Resta molto da fare, quindi, per i diritti delle donne, nonostante la forza delle proteste e la tenacia nelle battaglie. La storia dell’attivista Ebru Timtik ne è un esempio. La giurista per i diritti umani è morta nell’agosto 2020 dopo 238 giorni di sciopero della fame, iniziati per protestare contro le irregolarità del suo processo ed esprimere gravi preoccupazioni per l’indipendenza della magistratura. La donna era stata condannata a 13 anni e sei mesi dopo essere stata giudicata colpevole di appartenenza a un’organizzazione terroristica. Allo stremo delle forze, non ha comunque rinunciato a combattere contro l’arroganza del potere turco, intenzionato a mettere il bavaglio a chi difende libertà, giustizia, diritti, specialmente se donne.
Il mondo è rimasto sgomento nelle scorse settimane per la mancata poltrona alla presidente della Commissione UE Ursula Von der Leyen durante un incontro ufficiale con Erdoğan e il presidente del Consiglio UE Charles Michel (entrambi seduti nelle previste sedie).

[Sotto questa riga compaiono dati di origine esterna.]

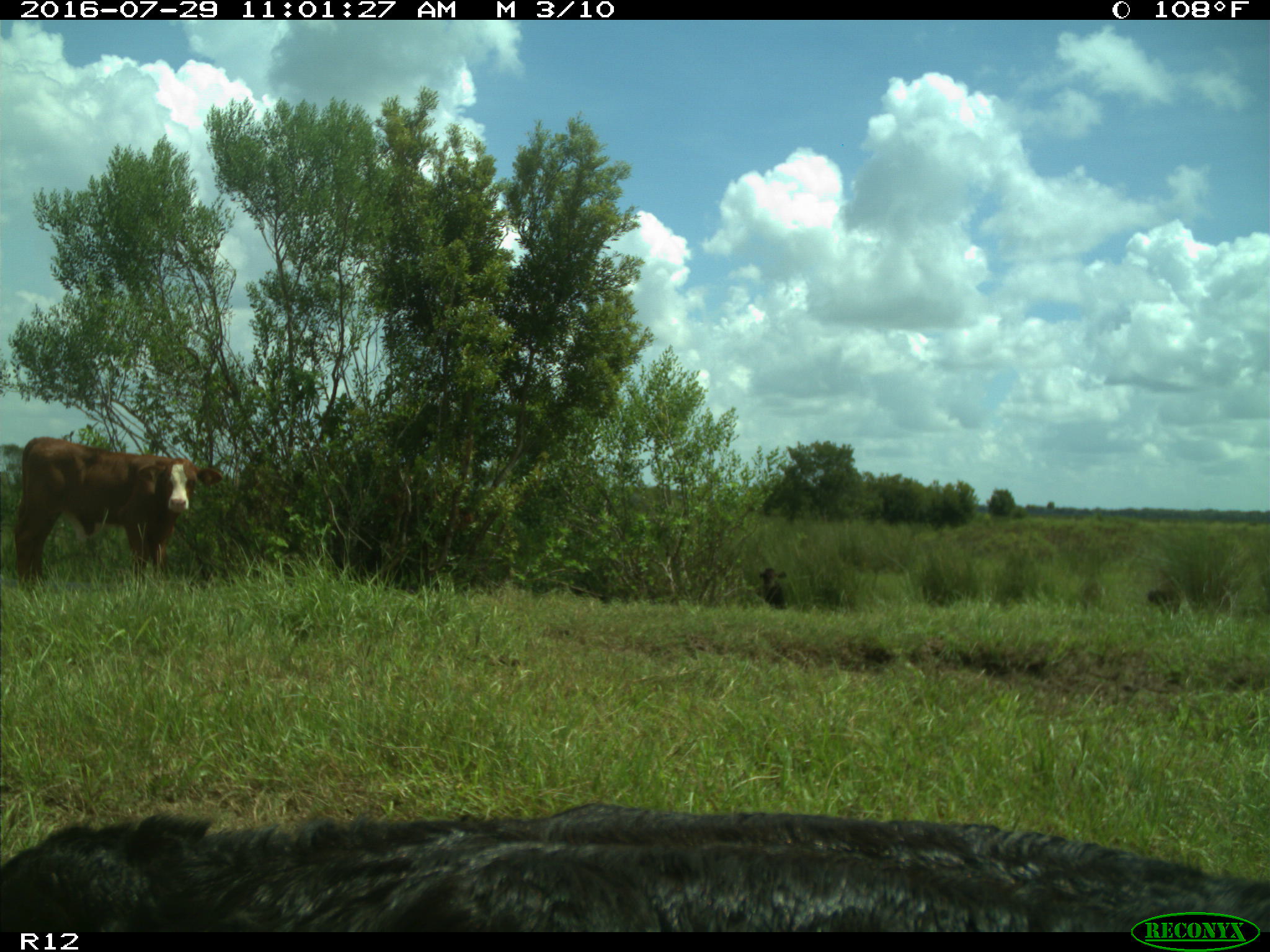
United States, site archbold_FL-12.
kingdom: Animalia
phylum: Chordata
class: Mammalia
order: Artiodactyla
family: Bovidae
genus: Bos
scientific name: Bos taurus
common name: domestic cow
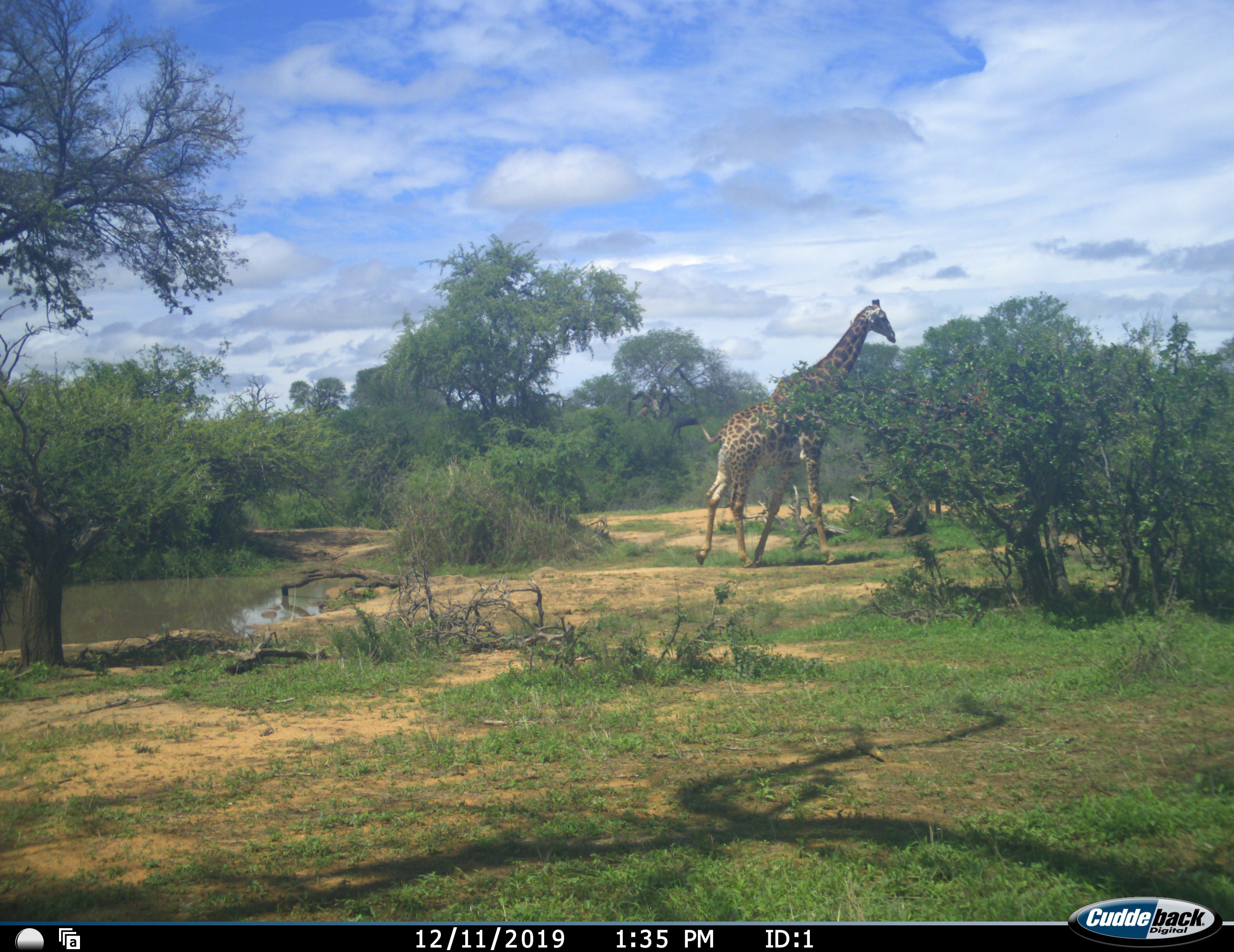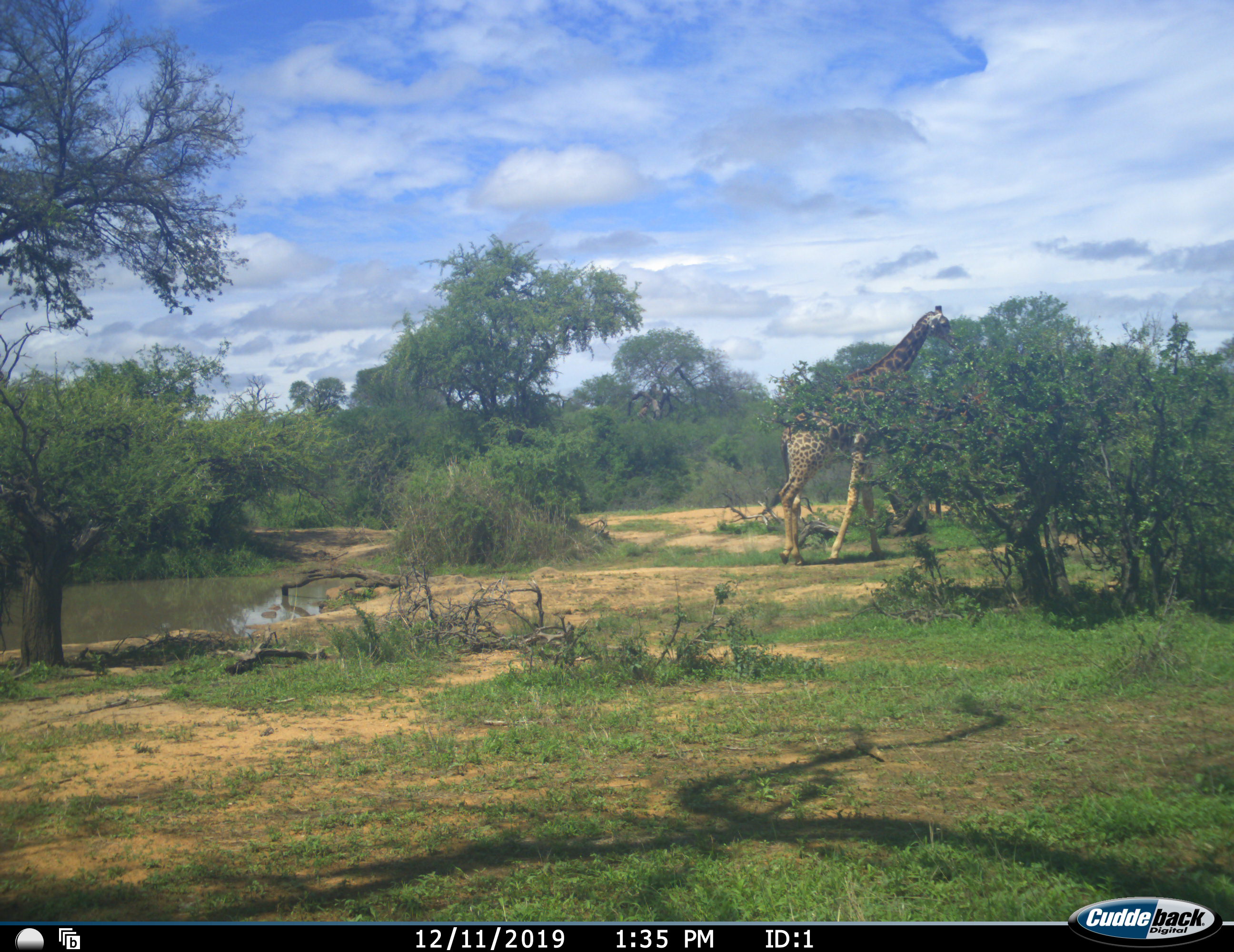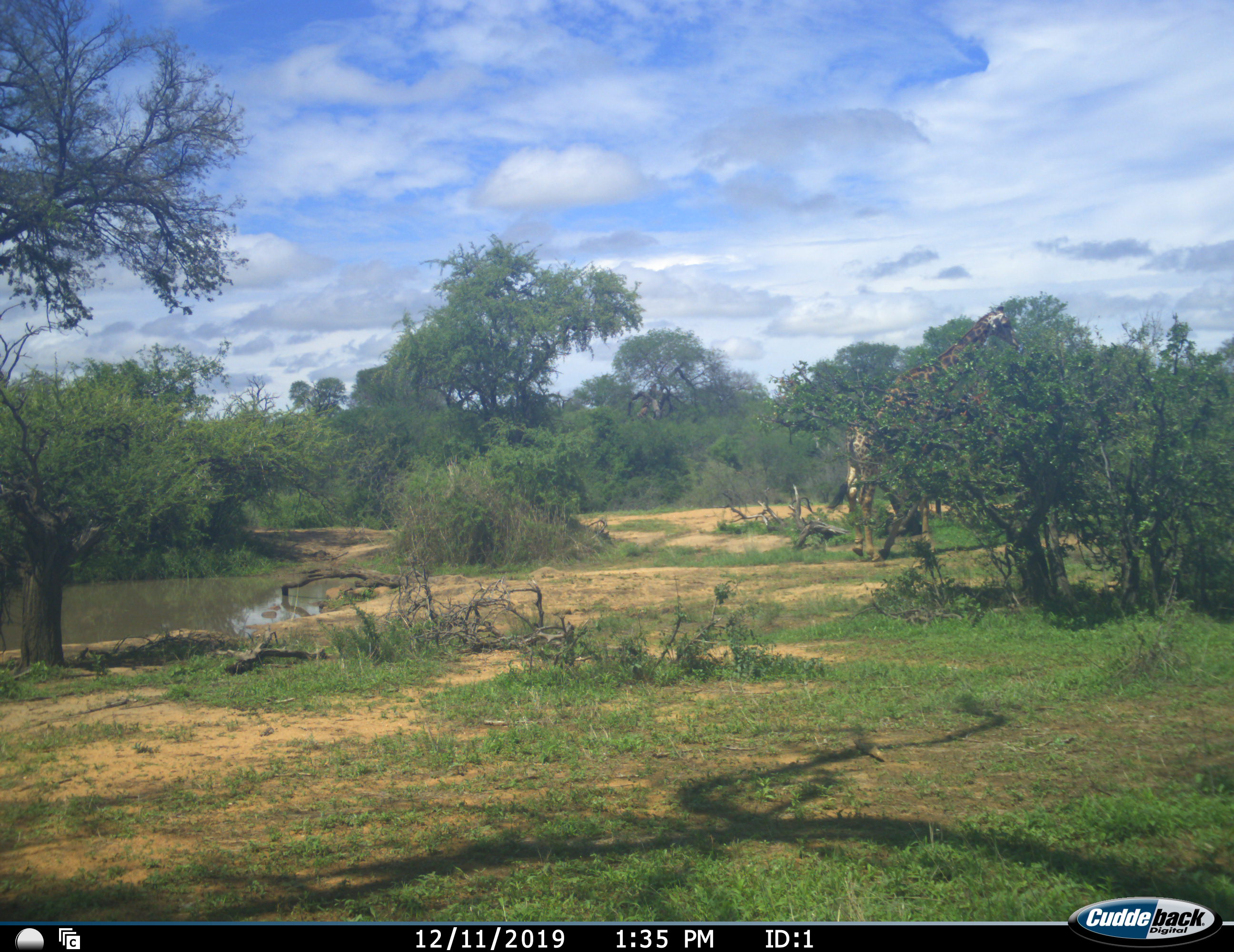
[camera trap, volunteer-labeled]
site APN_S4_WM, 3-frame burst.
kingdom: Animalia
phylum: Chordata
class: Mammalia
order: Artiodactyla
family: Giraffidae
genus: Giraffa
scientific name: Giraffa camelopardalis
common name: giraffe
Giraffe (Giraffa camelopardalis), count 1. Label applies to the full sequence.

In un mix di polemiche mediatiche, piuttosto generalizzate, su diritti umani, maschilismo, cerimoniale discutibile, interessi europei e nazionali da difendere anche con Paesi guidati da dittatori, non è emersa la reale complessità della condizione femminile in Turchia (che esiste e peggiora ormai da anni).
Le parole della scrittrice turca Elif Shafak, sebbene datate al 2017, sono ancora attuali nel descrivere la situazione del Paese, così indispensabile agli europei per vantaggi economici e affari legati ai migranti:
Negli ultimi 10 anni, le donne turche hanno visto che la storia non va necessariamente avanti. A volte va all’indietro. La generazione di mia nonna era molto orgogliosa che le donne turche avessero acquisito il diritto di voto nel 1934, un decennio prima delle donne in molti Paesi europei. Erano orgogliosi di un Paese che si è distinto nel mondo musulmano con il suo secolarismo, modernità e leggi di genere relativamente egualitarie. Quell’orgoglio è scomparso da tempo. La mia generazione affronta una Turchia molto diversa. Un Paese che è andato indietro non solo in termini di democrazia e libertà di parola, ma anche di diritti delle donne.